_WHAT THE TASK ASKS:_
Pull out every line in the records below that contains the string "trimmed", and copy each of those lines in full.

_RECORDED INFORMATION:_
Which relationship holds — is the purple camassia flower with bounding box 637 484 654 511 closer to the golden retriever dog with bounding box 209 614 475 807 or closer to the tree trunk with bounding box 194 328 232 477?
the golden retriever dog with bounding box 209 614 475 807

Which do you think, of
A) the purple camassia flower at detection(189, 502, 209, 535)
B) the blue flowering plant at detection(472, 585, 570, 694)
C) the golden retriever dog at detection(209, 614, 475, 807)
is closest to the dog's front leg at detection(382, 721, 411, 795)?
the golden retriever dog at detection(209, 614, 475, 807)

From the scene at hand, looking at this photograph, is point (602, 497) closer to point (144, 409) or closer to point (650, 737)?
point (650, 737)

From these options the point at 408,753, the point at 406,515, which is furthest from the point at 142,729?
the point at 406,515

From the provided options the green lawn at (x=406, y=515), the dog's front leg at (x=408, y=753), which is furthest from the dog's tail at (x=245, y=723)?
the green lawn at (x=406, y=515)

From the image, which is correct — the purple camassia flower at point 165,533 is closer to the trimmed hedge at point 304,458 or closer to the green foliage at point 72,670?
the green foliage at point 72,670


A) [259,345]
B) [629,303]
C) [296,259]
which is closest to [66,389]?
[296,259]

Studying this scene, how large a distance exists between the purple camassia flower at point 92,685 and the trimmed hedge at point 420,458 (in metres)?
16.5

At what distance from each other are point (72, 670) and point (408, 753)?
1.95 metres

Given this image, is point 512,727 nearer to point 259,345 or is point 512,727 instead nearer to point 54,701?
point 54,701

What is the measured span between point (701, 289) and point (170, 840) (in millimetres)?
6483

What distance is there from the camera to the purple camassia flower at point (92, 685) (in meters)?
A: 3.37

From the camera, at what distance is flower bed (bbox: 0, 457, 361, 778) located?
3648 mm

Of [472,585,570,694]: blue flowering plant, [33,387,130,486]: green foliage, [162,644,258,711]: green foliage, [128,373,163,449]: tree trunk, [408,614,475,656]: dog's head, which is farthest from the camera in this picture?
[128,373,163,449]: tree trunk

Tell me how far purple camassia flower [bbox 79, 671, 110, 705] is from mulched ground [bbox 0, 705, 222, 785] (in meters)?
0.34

_CORRECT OUTPUT:_
From the image, which is correct — the purple camassia flower at point 165,533 is closer to the trimmed hedge at point 304,458 or closer to the green foliage at point 72,670?
Studying this scene, how large a distance exists between the purple camassia flower at point 92,685 and the trimmed hedge at point 420,458 (in metres)?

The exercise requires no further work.